*WHAT TO DO*. Can you transcribe everything in the passage on service of summons from "On November 9, 2011, McCray" down to "was not effective."?

*SUPPLIED PASSAGE*.
On November 9, 2011, McCray mailed a package to Mitchell containing summons and
notice and acknowledgment of receipt forms. The forms were not signed or returned to
McCray. McCray, however, filed the certificates of service on the individual defendants as
well as unsigned notice and acknowledgment of receipt forms. In response, the individual
defendants filed a motion to quash service of summons and to vacate the certificates of service
filed with the court. On February 3, 2012, the court granted the motion, finding McCray had
not filed proof that the written acknowledgments of receipt of summons were executed and
returned and, therefore, service was not effective.
On February 7, 2012, McCray filed a request for entry of default against the individual
defendants along with a declaration stating he had "personally served [the individual
defendants] through their attorney of record with a copy of the Summons, Complaint and
Statement of Damages because these defendants had refused to waive service of Summons,"

*RECORDS SUPPLIED*.
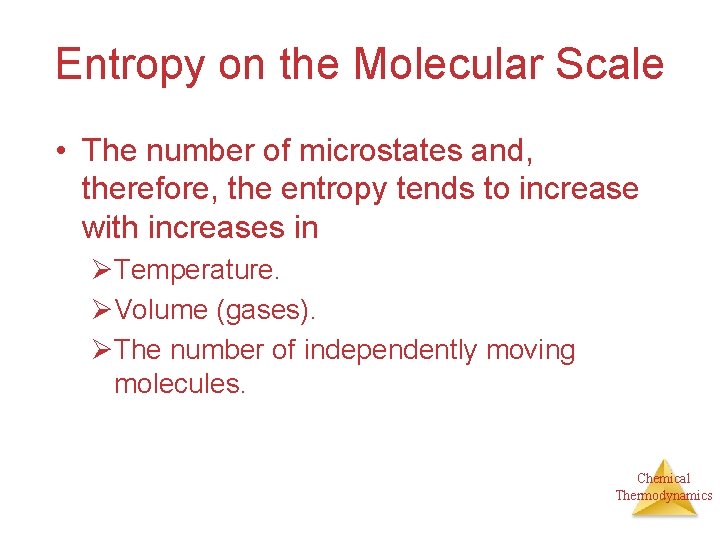 Entropy on the Molecular Scale

• The number of microstates and, therefore, the entropy tends to increase with increases in

➢Temperature.

➢Volume (gases).

➢The number of independently moving molecules.

Chemical Thermodynamics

*ANSWER SECTION*.
On November 9, 2011, McCray mailed a package to Mitchell containing summons and
notice and acknowledgment of receipt forms. The forms were not signed or returned to
McCray. McCray, however, filed the certificates of service on the individual defendants as
well as unsigned notice and acknowledgment of receipt forms. In response, the individual
defendants filed a motion to quash service of summons and to vacate the certificates of service
filed with the court. On February 3, 2012, the court granted the motion, finding McCray had
not filed proof that the written acknowledgments of receipt of summons were executed and
returned and, therefore, service was not effective.